I've picked up a Claud Butler Milano and both Campag Xenon shifters are seized 

Does anyone have a pair of 9 speed Campagnolo shifters they'd like to sell?


----------



## Ivo (9 Jun 2018)

9 Speed Ergopower? I have a few sets available.


----------



## DCLane (9 Jun 2018)

Ivo said:


> 9 Speed Ergopower? I have a few sets available.



It's the Ergopower one, yes.

How much are you wanting for a pair, posted to Dewsbury, UK please? It'll help me decide whether to make it all workable or simply strip the bike for parts.


----------



## Ivo (10 Jun 2018)

Two months ago I tried to sell them at a Dutch classic bike fair for € 35,-. I'll check postage to the UK this evening.


----------



## Ivo (10 Jun 2018)

I checked postage, € 9,80 for a normal parcel (without tracking) and € 13,- with tracking, sent by PostNL (Dutch post).
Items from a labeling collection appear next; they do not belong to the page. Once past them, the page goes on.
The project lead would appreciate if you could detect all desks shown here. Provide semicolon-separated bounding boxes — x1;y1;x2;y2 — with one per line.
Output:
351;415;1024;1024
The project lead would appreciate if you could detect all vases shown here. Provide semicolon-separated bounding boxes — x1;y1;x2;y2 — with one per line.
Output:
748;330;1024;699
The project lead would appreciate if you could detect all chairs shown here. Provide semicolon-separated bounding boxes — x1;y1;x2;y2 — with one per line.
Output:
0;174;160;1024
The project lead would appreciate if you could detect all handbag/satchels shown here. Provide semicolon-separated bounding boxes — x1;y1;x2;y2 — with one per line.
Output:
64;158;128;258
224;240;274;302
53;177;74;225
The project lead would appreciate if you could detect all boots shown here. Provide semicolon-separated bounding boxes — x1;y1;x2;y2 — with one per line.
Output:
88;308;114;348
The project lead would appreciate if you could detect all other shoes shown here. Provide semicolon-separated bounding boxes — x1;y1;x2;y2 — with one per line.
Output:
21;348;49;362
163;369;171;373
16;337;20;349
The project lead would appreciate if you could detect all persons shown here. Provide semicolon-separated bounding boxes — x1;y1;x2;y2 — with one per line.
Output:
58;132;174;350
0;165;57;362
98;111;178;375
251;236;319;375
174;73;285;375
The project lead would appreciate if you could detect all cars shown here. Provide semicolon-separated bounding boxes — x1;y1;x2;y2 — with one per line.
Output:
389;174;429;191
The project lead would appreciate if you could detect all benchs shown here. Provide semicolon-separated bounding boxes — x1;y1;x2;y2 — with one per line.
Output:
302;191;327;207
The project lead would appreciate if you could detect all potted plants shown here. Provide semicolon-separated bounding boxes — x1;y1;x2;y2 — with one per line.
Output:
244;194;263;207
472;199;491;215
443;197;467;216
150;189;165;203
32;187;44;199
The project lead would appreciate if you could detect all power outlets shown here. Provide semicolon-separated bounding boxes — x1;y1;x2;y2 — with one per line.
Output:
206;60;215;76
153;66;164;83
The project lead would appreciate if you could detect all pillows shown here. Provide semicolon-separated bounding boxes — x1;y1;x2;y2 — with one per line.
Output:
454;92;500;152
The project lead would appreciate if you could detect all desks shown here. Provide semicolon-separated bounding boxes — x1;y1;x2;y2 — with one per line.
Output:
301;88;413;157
Current location of the Ergopowers is the Netherlands so it's international shipping.
Which 9-speed ones do you need, old style (pointy Ergopowers) or new style (rounded tops)?


----------



## DCLane (10 Jun 2018)

Ergopowers I think - they're pointy! The bike's supposed to look like this:


----------



## Ivo (10 Jun 2018)

That's the modern round top Ergopower. I have two pairs which I don't use anymore, both pairs are mid range (one Daytona and one Veloce I believe). Silver versions, with scuff marks as I used them on my audax bike and my tourer.


----------



## DCLane (13 Jun 2018)

Thanks @Ivo - I've had a closer look at the bike and it needs a lot more than shifters. Dismantled and will be sold as parts.


----------